Using parametrized ResponseEntity<?> except raw ResponseEntity in controller can fixed the issue.
The question asks:
Is it possible to set the content-length header and also use chunked transfer encoding?
The RFC HTTP/1.1 spec, quoted in Julian's answer, says:
Messages MUST NOT include both a Content-Length header field and a non-identity transfer-coding.
There is an important difference between what's possible, and what's allowed by a protocol. It is certainly possible, for example, for you to write your own HTTP/1.1 client which sends malformed messages with both headers. You would be violating the HTTP/1.1 spec in doing so, and so you'd imagine some alarm bells would go off and a bunch of Internet police would burst into your house and say, "Stop, arrest that client!" But that doesn't happen, of course. Your request will get sent to wherever it's going.
OK, so you can send a malformed message. So what? Surely on the receiving end, the server will detect the HTTP/1.1 protocol client-side violation, vanquish your malformed request, and serve you back a stern 400 response telling you that you are due in court the following Monday for violating the protocol. But no, actually, that probably won't happen. Of course, it's beyond the scope of HTTP/1.1 to prescribe what happens to misbehaving clients; i.e. while the HTTP/1.1 protocol is analogous to the "law", there is nothing in HTTP/1.1 analogous to the judicial system.
The best that the HTTP/1.1 protocol can do is dictate how a server must act/respond in the case of receiving such a malformed request.

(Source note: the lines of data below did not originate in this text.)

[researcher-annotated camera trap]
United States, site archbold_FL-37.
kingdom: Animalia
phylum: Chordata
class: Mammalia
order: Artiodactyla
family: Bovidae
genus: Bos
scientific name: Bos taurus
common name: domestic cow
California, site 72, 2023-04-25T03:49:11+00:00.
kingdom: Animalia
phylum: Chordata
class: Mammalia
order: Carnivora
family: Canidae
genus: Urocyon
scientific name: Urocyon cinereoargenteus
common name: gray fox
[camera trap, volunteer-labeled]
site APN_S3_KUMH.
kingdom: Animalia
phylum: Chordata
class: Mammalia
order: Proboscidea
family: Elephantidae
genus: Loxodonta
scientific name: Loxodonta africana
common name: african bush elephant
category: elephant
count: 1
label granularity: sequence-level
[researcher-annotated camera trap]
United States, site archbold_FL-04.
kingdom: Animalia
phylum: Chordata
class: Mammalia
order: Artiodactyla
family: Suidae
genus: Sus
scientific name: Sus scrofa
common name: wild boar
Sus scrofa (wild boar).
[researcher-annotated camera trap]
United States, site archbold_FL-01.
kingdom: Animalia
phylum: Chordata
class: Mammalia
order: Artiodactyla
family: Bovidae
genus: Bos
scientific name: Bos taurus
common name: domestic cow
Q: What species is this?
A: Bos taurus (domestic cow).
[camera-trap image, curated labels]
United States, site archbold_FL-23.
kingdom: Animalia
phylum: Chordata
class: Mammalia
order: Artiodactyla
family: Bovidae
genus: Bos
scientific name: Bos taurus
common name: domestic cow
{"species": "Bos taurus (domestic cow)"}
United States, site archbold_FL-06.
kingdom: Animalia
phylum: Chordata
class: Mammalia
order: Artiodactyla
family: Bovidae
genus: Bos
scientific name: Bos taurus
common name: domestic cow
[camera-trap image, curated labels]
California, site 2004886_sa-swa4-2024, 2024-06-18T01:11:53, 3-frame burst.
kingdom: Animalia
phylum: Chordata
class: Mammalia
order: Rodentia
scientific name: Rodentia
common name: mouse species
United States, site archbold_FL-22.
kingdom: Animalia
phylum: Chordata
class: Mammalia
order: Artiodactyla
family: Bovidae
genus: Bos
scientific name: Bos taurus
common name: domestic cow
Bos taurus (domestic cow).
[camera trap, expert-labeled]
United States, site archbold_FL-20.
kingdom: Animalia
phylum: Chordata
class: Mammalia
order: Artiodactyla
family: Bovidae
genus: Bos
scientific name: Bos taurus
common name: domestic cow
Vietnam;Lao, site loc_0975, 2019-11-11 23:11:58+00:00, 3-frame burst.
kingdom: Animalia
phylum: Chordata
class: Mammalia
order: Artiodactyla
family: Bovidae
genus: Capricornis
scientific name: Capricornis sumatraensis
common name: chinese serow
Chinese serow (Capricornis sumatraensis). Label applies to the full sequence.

However, it's quite lenient in this case. In particular, the server does not have to reject such malformed requests. In fact, in such a scenario, the rule is:
If the message does include a non-identity transfer-coding, the Content-Length MUST be ignored.
Unfortunately, though, some HTTP servers will violate that part of the HTTP/1.1 protocol and will actually give precedence to the Content-Length header, if both headers are present. This can cause a serious problem, if the message visits two servers in sequence in the same system and they disagree about where one HTTP message ends and the next one starts. It leaves the system vulnerable to HTTP Desync attacks a.k.a. Request Smuggling.